┌────────

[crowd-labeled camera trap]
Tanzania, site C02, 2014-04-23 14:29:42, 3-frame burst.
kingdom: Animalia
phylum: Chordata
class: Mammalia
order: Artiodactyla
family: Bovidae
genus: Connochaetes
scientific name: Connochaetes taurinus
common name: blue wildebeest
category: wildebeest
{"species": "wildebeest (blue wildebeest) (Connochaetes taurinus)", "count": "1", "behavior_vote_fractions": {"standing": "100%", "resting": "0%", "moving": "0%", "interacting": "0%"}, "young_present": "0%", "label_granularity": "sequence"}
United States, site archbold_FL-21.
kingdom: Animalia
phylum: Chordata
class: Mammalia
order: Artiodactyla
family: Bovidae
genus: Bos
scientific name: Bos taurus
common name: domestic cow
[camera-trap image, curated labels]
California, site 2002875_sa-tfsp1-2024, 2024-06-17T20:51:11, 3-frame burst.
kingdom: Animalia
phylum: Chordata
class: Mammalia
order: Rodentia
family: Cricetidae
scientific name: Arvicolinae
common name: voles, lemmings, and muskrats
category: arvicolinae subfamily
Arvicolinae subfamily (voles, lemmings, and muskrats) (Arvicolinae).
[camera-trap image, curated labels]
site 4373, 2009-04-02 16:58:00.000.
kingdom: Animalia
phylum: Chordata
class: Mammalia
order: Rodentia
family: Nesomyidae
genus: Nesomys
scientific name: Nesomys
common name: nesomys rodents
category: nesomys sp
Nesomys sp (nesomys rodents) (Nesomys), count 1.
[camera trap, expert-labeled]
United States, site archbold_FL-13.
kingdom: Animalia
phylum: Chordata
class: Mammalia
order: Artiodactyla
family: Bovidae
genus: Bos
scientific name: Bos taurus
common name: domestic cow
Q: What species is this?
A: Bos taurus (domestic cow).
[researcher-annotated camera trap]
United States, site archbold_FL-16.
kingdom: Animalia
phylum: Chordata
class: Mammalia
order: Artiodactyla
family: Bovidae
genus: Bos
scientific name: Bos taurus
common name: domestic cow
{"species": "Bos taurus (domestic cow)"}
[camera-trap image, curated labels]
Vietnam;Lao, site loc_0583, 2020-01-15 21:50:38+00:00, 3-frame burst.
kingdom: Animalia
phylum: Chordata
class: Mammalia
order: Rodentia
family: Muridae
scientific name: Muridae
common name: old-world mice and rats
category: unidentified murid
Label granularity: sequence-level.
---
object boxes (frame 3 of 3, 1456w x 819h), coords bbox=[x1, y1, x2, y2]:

└────────

** Assigned task **
Could you return every line from the entries above in which the string "labeled" occurs?

** Task result **
[crowd-labeled camera trap]
[camera trap, expert-labeled]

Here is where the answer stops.